> Direction
Repeat all entries exactly.

§

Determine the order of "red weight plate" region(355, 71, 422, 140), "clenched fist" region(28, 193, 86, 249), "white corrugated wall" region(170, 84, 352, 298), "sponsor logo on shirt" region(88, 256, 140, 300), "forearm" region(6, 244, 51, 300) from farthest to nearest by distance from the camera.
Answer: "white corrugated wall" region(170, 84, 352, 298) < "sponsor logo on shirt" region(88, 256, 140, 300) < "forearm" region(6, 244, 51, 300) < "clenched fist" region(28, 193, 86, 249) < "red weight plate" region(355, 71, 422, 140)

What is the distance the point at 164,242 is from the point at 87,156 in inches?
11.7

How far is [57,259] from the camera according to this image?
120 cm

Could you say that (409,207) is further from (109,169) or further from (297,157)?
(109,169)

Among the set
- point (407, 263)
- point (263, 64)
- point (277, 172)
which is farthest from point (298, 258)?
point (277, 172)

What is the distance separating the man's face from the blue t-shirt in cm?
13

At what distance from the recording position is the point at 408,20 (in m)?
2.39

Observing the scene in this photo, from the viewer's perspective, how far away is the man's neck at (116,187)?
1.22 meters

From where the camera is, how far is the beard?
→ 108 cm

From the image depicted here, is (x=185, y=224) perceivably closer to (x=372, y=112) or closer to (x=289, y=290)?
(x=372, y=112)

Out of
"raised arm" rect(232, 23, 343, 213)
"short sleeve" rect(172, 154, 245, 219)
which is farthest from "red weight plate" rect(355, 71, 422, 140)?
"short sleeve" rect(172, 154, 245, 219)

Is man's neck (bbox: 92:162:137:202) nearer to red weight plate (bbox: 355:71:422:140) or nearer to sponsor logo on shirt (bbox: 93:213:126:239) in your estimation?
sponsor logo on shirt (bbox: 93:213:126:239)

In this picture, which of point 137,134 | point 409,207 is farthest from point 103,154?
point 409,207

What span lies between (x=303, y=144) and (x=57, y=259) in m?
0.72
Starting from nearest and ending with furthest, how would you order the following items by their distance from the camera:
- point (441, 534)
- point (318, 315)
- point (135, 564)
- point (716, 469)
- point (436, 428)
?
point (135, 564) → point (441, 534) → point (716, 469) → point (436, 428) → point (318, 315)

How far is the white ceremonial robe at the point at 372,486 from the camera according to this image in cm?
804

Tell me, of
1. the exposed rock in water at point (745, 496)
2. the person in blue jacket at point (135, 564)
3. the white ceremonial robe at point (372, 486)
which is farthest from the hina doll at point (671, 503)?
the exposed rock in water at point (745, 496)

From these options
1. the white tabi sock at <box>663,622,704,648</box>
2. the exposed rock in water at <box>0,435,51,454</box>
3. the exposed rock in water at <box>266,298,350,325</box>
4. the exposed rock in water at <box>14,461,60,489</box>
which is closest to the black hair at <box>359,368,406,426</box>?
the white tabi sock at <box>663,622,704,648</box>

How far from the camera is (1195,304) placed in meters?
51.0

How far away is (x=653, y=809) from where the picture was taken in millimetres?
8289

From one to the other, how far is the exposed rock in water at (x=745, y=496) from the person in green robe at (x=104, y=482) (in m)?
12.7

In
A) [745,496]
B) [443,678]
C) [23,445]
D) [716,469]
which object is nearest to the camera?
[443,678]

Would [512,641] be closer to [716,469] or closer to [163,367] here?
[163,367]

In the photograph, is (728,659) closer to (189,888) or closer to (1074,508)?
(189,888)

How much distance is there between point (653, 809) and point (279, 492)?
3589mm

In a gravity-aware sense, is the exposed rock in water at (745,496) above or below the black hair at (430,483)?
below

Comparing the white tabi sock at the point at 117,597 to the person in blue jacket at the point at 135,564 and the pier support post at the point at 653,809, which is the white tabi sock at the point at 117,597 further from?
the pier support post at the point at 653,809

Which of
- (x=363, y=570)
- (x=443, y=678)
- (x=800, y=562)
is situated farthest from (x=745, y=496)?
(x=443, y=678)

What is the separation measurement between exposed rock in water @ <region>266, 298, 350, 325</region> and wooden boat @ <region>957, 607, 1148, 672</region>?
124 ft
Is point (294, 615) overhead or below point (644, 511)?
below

§

> Task result
Determine the order of "red weight plate" region(355, 71, 422, 140), "clenched fist" region(28, 193, 86, 249), "white corrugated wall" region(170, 84, 352, 298), "sponsor logo on shirt" region(88, 256, 140, 300), "forearm" region(6, 244, 51, 300) from farthest to nearest by distance from the camera.
Answer: "white corrugated wall" region(170, 84, 352, 298) < "sponsor logo on shirt" region(88, 256, 140, 300) < "forearm" region(6, 244, 51, 300) < "clenched fist" region(28, 193, 86, 249) < "red weight plate" region(355, 71, 422, 140)

What is the distance the point at 164,242 is from the point at 87,156 in inches?
11.7

How far is [57,259] from the camera according to this image?
120 cm

Could you say that (409,207) is further from (109,169) or further from (297,157)?
(109,169)

Among the set
- point (407, 263)
- point (263, 64)
- point (277, 172)
which is farthest from point (298, 258)?
point (277, 172)

What is the distance separating the man's face from the blue t-shirt in cm?
13

At what distance from the recording position is the point at 408,20 (in m)?
2.39

Observing the scene in this photo, from the viewer's perspective, how far away is the man's neck at (116,187)?
1.22 meters

From where the camera is, how far is the beard?
→ 108 cm

From the image depicted here, is (x=185, y=224) perceivably closer to (x=372, y=112) or closer to (x=289, y=290)?
(x=372, y=112)

Out of
"raised arm" rect(232, 23, 343, 213)
"short sleeve" rect(172, 154, 245, 219)
which is farthest from "red weight plate" rect(355, 71, 422, 140)?
"short sleeve" rect(172, 154, 245, 219)

Is man's neck (bbox: 92:162:137:202) nearer to red weight plate (bbox: 355:71:422:140) or nearer to sponsor logo on shirt (bbox: 93:213:126:239) in your estimation?
sponsor logo on shirt (bbox: 93:213:126:239)

In this picture, which of point 137,134 | point 409,207 is farthest from point 103,154?
point 409,207

What span lies between (x=303, y=144) and (x=57, y=259) in m?
0.72
Starting from nearest and ending with furthest, how would you order the following items by their distance from the camera:
- point (441, 534)
- point (318, 315)
- point (135, 564)
- point (716, 469)
- point (436, 428)
?
point (135, 564) → point (441, 534) → point (716, 469) → point (436, 428) → point (318, 315)

How far is the white ceremonial robe at the point at 372,486 from the camera according to this image in cm?
804

Tell me, of
1. the exposed rock in water at point (745, 496)
2. the person in blue jacket at point (135, 564)
3. the white ceremonial robe at point (372, 486)
which is farthest from the hina doll at point (671, 503)?
the exposed rock in water at point (745, 496)

From these options
1. the white tabi sock at <box>663,622,704,648</box>
2. the exposed rock in water at <box>0,435,51,454</box>
3. the exposed rock in water at <box>266,298,350,325</box>
4. the exposed rock in water at <box>14,461,60,489</box>
which is closest to the black hair at <box>359,368,406,426</box>?
the white tabi sock at <box>663,622,704,648</box>

How far from the camera is (1195,304) placed in meters?
51.0

How far away is (x=653, y=809) from where the picture was taken in millimetres?
8289

From one to the other, how far is the exposed rock in water at (x=745, y=496) from the person in green robe at (x=104, y=482) (in m)?
12.7

In
A) [745,496]
B) [443,678]
C) [23,445]
D) [716,469]
which object is nearest to the camera?
[443,678]

Would [512,641] be closer to [716,469] or closer to [163,367] here?
[163,367]

In the photograph, is (728,659) closer to (189,888) or closer to (1074,508)?
(189,888)

How much distance is there between point (653, 809) and point (279, 492)?
3589mm

In a gravity-aware sense, is the exposed rock in water at (745,496) above or below the black hair at (430,483)?
below

Comparing the white tabi sock at the point at 117,597 to the person in blue jacket at the point at 135,564 and the pier support post at the point at 653,809, which is the white tabi sock at the point at 117,597 further from?
the pier support post at the point at 653,809

Which of
- (x=363, y=570)
- (x=443, y=678)
- (x=800, y=562)
is situated farthest from (x=745, y=496)?
(x=443, y=678)

What is the separation measurement between exposed rock in water @ <region>266, 298, 350, 325</region> and wooden boat @ <region>957, 607, 1148, 672</region>?
124 ft
Is point (294, 615) overhead or below point (644, 511)?
below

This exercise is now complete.